-- Start of Record set --

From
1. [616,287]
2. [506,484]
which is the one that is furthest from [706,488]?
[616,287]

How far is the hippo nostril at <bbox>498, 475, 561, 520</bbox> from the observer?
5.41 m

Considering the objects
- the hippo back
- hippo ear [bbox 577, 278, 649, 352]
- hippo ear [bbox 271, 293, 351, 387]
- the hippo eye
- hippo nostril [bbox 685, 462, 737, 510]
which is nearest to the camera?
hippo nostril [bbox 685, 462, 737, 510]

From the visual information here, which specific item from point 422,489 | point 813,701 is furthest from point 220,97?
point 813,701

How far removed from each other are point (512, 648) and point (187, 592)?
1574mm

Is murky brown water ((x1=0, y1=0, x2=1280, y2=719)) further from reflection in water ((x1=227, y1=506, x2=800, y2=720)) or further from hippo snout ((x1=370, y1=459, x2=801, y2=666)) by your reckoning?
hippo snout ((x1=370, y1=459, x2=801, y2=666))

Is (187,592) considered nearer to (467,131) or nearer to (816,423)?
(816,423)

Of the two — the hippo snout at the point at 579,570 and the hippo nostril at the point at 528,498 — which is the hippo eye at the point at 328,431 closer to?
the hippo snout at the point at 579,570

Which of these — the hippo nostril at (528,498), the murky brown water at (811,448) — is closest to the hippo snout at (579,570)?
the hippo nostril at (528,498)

-- End of Record set --

Reproduce all of the records above word for word, without changing anything.

From
1. [616,287]
2. [506,484]
which is the one that is furthest from [706,488]?
[616,287]

How far is the hippo nostril at <bbox>498, 475, 561, 520</bbox> from the observer?
5.41 m

Considering the objects
- the hippo back
- hippo ear [bbox 577, 278, 649, 352]
- hippo ear [bbox 271, 293, 351, 387]
- the hippo eye
- hippo nostril [bbox 685, 462, 737, 510]
which is nearest to the camera?
hippo nostril [bbox 685, 462, 737, 510]

From the visual information here, which specific item from point 422,489 | point 813,701 is furthest from point 220,97?
point 813,701

How far removed from each other are point (512, 648) and point (187, 592)?
1574mm

Is murky brown water ((x1=0, y1=0, x2=1280, y2=719)) further from reflection in water ((x1=227, y1=506, x2=800, y2=720)) or further from hippo snout ((x1=370, y1=459, x2=801, y2=666)) by your reckoning?
hippo snout ((x1=370, y1=459, x2=801, y2=666))

Is (187,592) considered nearer to (467,131) or nearer to (816,423)?
(816,423)

Of the two — the hippo snout at the point at 579,570 and the hippo nostril at the point at 528,498 — which is the hippo eye at the point at 328,431 closer to?
the hippo snout at the point at 579,570

Which of these — the hippo nostril at (528,498), the murky brown water at (811,448) — is closest to the hippo snout at (579,570)?
the hippo nostril at (528,498)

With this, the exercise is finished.